Problem Description, Impact, and Resolution

At 19:18 UTC on 2/10/2021 we observed some customers who were using TLS and ps.pndsn.com, pubnub.net, or most *.pubnubapi.com origins were unable to connect to our network. The issue was resolved at 00:08 UTC on 2/11/2021. This issue occurred due to one of our third-party vendors encountering an issue on their end, resulting in their inability to process our TLS traffic.

Mitigation Steps and Recommended Future Preventative Measures

We quickly routed traffic around the affected systems and service had returned to normal for most customers within one hour. Traffic was later restored for all customers after our provider resolved their issue.

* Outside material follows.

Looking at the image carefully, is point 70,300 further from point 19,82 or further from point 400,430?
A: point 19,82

Posted Feb 13, 2021 - 01:07 UTC

Resolved
This incident has been resolved.
Posted Feb 10, 2021 - 23:35 UTC
Update
All systems are operating normally. We are still in monitoring state with our traffic routed around the failure, while our provider continues to work on their fixes.
Posted Feb 10, 2021 - 23:05 UTC
Monitoring
We are in a monitoring state while our provider works on a fix. We have routed traffic around the failure and continue to monitor closely on our side. At present we see no issues.
Posted Feb 10, 2021 - 22:15 UTC
Update
We have routed around the failure in our provider and most customers should have fully recovered by 20:00 UTC, continually improving until 20:30 UTC. Clients who do not respect DNS cache TTL may still see problems connecting, however.

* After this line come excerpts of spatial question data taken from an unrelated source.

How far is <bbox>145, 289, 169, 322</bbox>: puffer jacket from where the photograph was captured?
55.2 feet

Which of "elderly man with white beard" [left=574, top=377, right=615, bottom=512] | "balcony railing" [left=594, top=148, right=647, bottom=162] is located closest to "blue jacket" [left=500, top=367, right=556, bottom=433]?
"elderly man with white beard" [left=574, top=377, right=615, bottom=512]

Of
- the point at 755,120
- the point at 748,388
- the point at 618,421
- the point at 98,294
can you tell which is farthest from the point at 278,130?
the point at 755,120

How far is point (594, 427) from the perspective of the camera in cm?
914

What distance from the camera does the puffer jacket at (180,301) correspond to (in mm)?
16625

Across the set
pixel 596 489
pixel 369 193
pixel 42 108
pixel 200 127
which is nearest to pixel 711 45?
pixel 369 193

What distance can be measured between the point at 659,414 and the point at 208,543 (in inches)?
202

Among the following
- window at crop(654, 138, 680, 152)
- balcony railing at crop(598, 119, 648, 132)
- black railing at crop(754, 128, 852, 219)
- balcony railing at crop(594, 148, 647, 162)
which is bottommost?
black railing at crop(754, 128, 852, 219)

All systems are functioning normally except customers might be experiencing some presence latency which could lead to timeouts.
Posted Feb 10, 2021 - 21:57 UTC
Update
We have routed around the failure in our provider and clients should be able to connect to our servers normally. Clients who do not respect DNS cache TTL may still see problems connecting, however.

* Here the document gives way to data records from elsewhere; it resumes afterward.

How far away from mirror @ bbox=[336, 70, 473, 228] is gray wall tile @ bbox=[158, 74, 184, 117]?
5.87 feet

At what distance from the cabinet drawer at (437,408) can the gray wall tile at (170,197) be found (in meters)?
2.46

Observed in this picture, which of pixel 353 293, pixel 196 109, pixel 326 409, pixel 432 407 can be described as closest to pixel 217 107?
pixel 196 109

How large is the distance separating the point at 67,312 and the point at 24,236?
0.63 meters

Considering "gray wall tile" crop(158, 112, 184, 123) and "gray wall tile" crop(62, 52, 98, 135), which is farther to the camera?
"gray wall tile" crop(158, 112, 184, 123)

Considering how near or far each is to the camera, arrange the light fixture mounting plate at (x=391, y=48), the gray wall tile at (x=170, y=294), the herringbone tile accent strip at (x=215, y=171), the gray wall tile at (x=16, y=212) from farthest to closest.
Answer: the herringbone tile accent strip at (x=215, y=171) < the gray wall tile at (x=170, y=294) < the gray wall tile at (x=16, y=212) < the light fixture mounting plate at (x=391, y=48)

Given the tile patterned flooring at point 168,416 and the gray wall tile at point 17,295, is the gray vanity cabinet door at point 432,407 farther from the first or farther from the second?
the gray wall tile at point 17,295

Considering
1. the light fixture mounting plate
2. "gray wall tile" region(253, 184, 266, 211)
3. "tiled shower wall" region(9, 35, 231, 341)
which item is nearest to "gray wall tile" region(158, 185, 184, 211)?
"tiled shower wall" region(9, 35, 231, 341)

All systems are functioning normally except customers might be experiencing some presence latency which could lead to timeouts.
Posted Feb 10, 2021 - 21:43 UTC
Update
Customers may still experience trouble connecting to our Virginia-USA POP due to failure reported by one of our providers. We are continuing to work on a fix for this issue.
Posted Feb 10, 2021 - 20:28 UTC
Update
Customers may still experience trouble connecting to our Virginia-USA POP. We are continuing to work on a fix for this issue.
Posted Feb 10, 2021 - 20:11 UTC
Update
Customers may experience trouble connecting to our Virginia-USA POP. We are continuing to work on a fix for this issue.
Posted Feb 10, 2021 - 19:40 UTC
Update
We have observed very few service errors since 18:07 UTC as we continue to work on an elevated latency fix.
Posted Feb 10, 2021 - 19:22 UTC
Update
We have observed very few service errors since 18:07 UTC as we continue to work on an elevated latency fix.
Posted Feb 10, 2021 - 18:50 UTC
Update
We continue to observe errors as we work on a fix for this issue.
Posted Feb 10, 2021 - 18:38 UTC
Update
We have observed a recurrence of errors as we continue to work on a fix for this issue.
Posted Feb 10, 2021 - 18:07 UTC
Identified
We have observed very few errors in the past 10 minutes as we continue to investigate.
Posted Feb 10, 2021 - 17:52 UTC
Update
We are continuing to investigate this issue.
Posted Feb 10, 2021 - 17:26 UTC
Update
We are continuing to investigate this issue.
Posted Feb 10, 2021 - 17:01 UTC
Investigating
We are currently investigating this issue.
Posted Feb 10, 2021 - 16:57 UTC
This incident affected: Realtime Network (Publish/Subscribe Service, Storage and Playback Service, Presence Service, Mobile Push Gateway) and Points of Presence (North America Points of Presence, European Points of Presence, Asia Pacific Points of Presence, Southern Asia Points of Presence).